* **Task to complete**
Without copying any picture, transcribe exactly the lines of the data below from the one containing "मंत्री अनिल विज" through the one containing "Finchfield Lane, Finchfield, Wolverhampton, photo".

* **Source material**

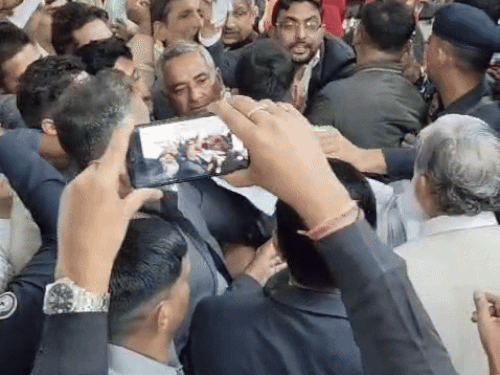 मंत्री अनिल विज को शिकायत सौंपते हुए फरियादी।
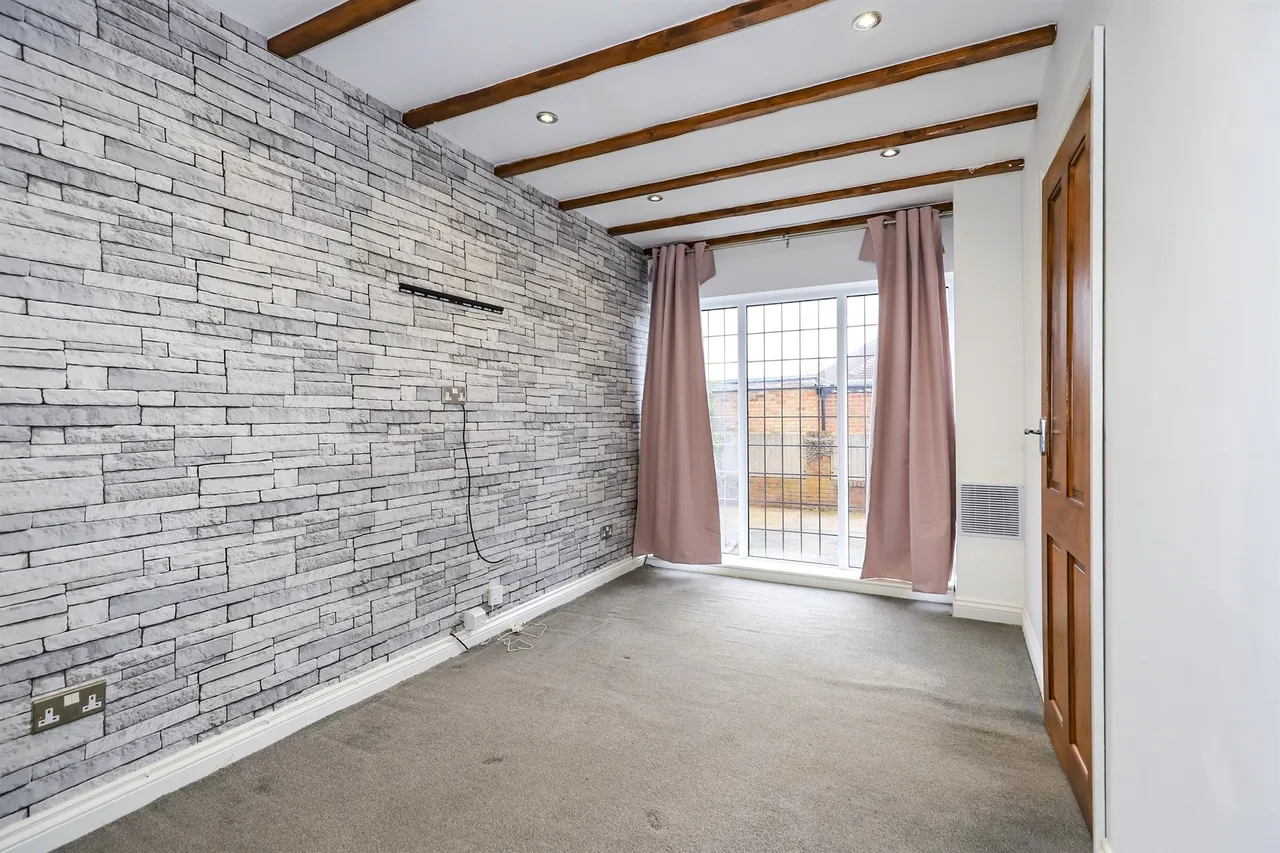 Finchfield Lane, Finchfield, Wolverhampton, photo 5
* * *
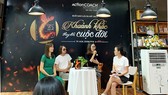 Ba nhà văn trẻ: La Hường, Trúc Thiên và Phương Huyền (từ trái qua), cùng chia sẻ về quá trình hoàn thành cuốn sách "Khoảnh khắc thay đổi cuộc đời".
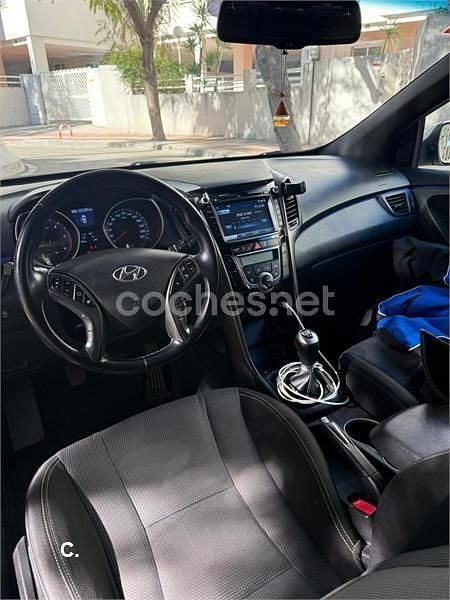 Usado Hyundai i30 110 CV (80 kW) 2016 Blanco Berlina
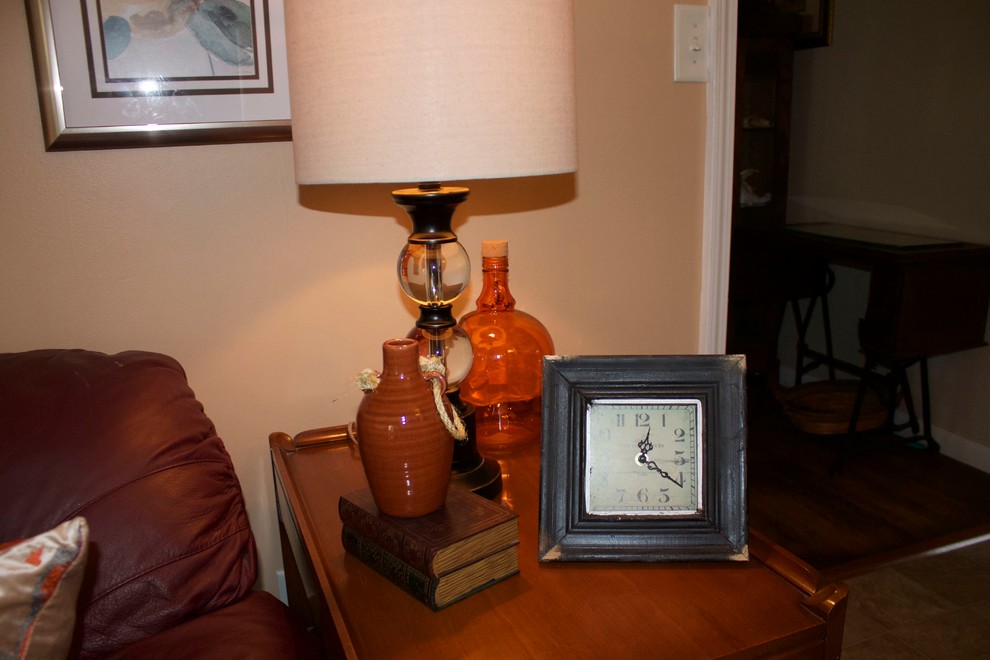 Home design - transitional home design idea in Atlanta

* **Answer**
 मंत्री अनिल विज को शिकायत सौंपते हुए फरियादी।
 Finchfield Lane, Finchfield, Wolverhampton, photo 5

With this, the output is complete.